┌─ ОТРЫВОК

Четверг, 31 дек<абря>. 11 часов вечера.
Трудно сказать что-нибудь интересное о последних двух днях 1853 года. С одной стороны, они были шумны и веселы, с другой — утомительно однообразны. В среду начались посещения с самых 12 часов утра, были А. В. Жуковский, Вревская, а потом Ю. Толстой, весьма меня обрадовавший. Он несколько поправился с лица. Обедал я у Григория с женихом Капгером, пили шампанское, брат говорил Капгеру, что, не имея по крайней мере 6 т<ысяч> р. с<еребром> в год с женою, — он будет в нищете; это так сконфузило бедного жениха, что он прибегнул ко мне за утешением, и я его утешил, что не мешало мне, отяжелев после обеда, лежать в полуобмороке и пыхтеть. Этот феномен отяжеления стоит того, чтоб о нем подумать и посоветоваться. До сих пор мой желудок своею деревенскою натурой меня спасал и поддерживал, но он же может погубить меня.
Вечер у Михайлова, с Фетом, Григоровичем, казанским профессором Буличем (очень скромным и приличным юношей), Лизой, Полковницей и Пашей. Шумели, смеялись, пили, ели котлеты и рябчики, говорили о поэзии и скандальных историях, увеселение тянулось почти до трех часов, — но, со всем тем, я не был очень доволен. Мне хотелось иных интересов и иных увеселений. Я набил себе оскомину на гризетках и «кликах юности безумной»[504]. С вечера Григорович и Михайлов, имея в карманах менее полтинника, уехали на бал, увлекши с собой и профессора, но я наотрез отказался им сопутствовать. У Григоровича запретили невиннейшую повесть[505], — опять terror, опять позорные нелепости! Но он сносит неудачу бодро и весело. В пятницу бал у Паши (на той неделе).

└─
┌─ ИЗВЛЕЧЁННЫЙ МАТЕРИАЛ

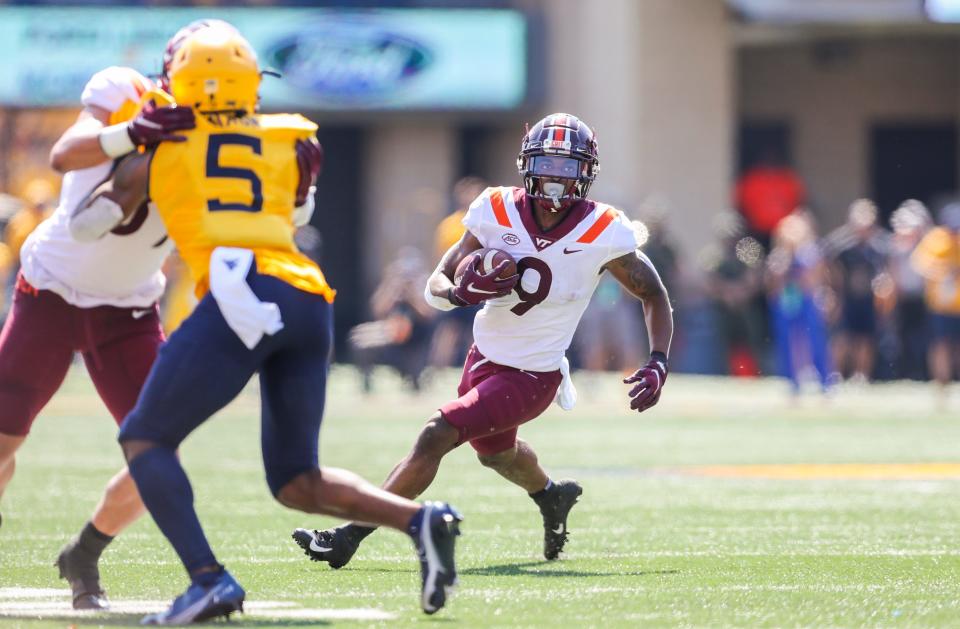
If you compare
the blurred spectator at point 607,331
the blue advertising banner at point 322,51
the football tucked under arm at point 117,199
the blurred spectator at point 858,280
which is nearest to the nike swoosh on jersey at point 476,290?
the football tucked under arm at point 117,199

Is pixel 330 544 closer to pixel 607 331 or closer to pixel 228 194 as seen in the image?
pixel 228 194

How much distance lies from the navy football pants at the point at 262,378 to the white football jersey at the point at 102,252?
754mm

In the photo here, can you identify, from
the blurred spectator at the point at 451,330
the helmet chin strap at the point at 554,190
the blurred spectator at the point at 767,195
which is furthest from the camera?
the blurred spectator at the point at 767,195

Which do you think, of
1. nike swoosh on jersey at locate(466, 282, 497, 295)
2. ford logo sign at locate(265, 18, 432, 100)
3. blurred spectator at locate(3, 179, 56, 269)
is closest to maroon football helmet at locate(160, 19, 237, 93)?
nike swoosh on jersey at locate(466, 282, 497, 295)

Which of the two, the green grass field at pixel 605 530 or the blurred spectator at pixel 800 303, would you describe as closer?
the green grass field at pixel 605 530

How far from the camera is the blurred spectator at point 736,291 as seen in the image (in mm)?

└─

ЗАДАНИЕ:
Ответьте по отрывку на три вопроса:
(а) Кто из посетителей в среду весьма обрадовал пишущего?
(б) Какой годовой доход, по словам брата, нужен Капгеру с женою, чтобы не оказаться в нищете?
(в) Что ели на вечере у Михайлова?
Материал здесь никакой роли не играет.

ОТВЕТ:
(а) Ю. Толстой.
(б) Не менее 6 тысяч рублей серебром в год.
(в) Котлеты и рябчики.